CLC constituents in the Barkly remember Mr Martin-Jard as ATSIC’s regional manager in Tennant Creek, where he oversaw major housing and infrastructure projects between 2001 and 2004 that created jobs and business opportunities for locals.
Of Kamilaroi descent, he holds tertiary qualifications in international and public sector management.
The appointment concludes a national search for a successor for Mr Ross, who has led the land council since 1989, interrupted by a few years as ATSIC commissioner and executive chair of the Indigenous Land Corporation.
Mr Kelly thanked Mr Ross for his four decades of excellent and dedicated service.
“Rossy has done so much for the CLC – we can’t really thank him enough. We will all miss him but he really deserves a break,” he said.

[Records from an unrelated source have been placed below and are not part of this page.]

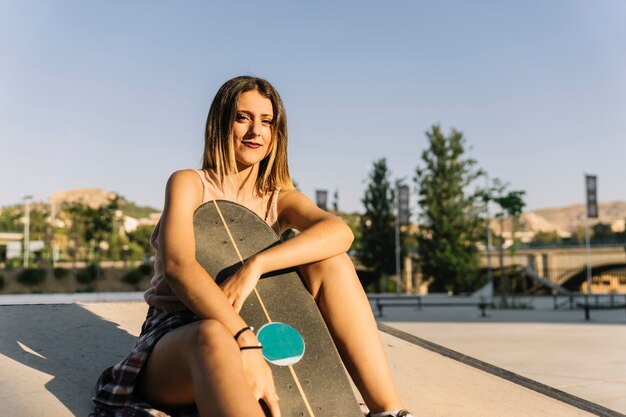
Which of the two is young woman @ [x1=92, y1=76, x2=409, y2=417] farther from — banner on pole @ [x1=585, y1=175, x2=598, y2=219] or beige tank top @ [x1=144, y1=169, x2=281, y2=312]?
banner on pole @ [x1=585, y1=175, x2=598, y2=219]

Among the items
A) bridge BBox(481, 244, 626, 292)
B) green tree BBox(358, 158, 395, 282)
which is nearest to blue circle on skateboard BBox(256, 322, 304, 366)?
green tree BBox(358, 158, 395, 282)

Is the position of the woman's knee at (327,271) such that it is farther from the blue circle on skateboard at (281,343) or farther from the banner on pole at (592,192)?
the banner on pole at (592,192)

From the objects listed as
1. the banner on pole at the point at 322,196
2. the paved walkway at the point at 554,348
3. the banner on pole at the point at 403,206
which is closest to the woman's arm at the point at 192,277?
the paved walkway at the point at 554,348

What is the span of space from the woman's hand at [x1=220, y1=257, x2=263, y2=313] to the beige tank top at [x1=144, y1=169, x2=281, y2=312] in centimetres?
15

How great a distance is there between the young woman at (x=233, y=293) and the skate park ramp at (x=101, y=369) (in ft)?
1.13

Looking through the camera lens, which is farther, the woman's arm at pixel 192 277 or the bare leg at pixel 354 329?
the bare leg at pixel 354 329

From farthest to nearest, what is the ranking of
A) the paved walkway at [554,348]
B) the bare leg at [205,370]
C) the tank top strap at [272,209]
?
the paved walkway at [554,348]
the tank top strap at [272,209]
the bare leg at [205,370]

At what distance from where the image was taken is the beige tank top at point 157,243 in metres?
1.95

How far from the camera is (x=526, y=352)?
7.88 m

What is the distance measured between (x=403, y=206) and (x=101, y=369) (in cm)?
3388

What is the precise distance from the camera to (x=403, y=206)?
35844mm

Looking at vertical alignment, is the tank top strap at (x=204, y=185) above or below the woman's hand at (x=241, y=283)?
above

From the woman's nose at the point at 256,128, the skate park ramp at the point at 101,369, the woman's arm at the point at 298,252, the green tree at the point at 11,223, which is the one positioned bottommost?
the skate park ramp at the point at 101,369

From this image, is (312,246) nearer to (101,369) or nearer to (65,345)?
(101,369)
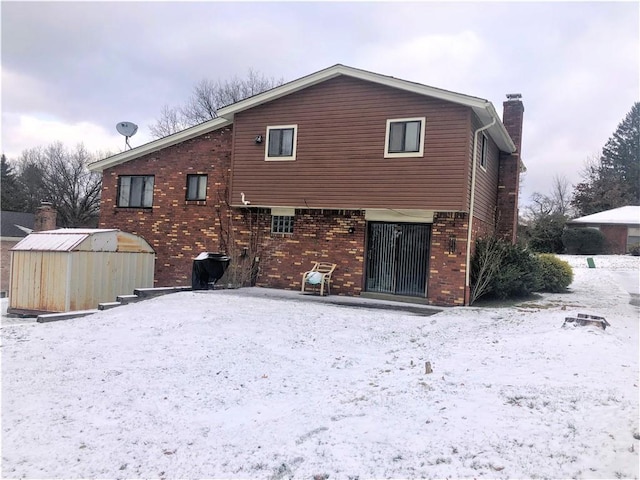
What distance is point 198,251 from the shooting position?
15055 millimetres

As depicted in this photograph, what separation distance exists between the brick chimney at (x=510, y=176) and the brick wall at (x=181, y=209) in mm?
9060

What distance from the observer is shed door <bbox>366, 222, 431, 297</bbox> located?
12.3 metres

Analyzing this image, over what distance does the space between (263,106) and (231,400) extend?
34.4 feet

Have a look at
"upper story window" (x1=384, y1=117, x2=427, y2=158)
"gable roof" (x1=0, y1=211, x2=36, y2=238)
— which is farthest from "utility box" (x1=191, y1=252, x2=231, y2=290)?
"gable roof" (x1=0, y1=211, x2=36, y2=238)

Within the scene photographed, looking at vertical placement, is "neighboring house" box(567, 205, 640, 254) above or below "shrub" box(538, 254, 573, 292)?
above

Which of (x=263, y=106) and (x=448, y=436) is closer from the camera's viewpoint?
(x=448, y=436)

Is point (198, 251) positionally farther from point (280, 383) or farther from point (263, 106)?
point (280, 383)

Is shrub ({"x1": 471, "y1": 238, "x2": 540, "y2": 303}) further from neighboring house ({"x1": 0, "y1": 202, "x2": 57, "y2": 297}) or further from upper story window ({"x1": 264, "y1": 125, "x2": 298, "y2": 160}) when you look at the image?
neighboring house ({"x1": 0, "y1": 202, "x2": 57, "y2": 297})

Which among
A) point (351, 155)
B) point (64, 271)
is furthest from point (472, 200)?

“He is not just an outstanding director, he is also our longest serving employee.”
Mr Ross started at the CLC in 1979, in a position then called council clerk, and went on to play a significant role in national Aboriginal policy, particularly in relation to land rights and native title.
Mr Kelly said two recent highlights of his leadership were the expansion of the CLC’s successful Aboriginal ranger and community development programs.
“Rossy enjoys enormous respect across the nation, as well as the trust and confidence of his team. The elected members and the staff look forward to carrying on his legacy by supporting his successor,” he said.
Mr Martin-Jard will commence in early February.
A handover period between the CEO and the director will ensure a smooth transition during a time when the CLC’s constituents will also elect a new council.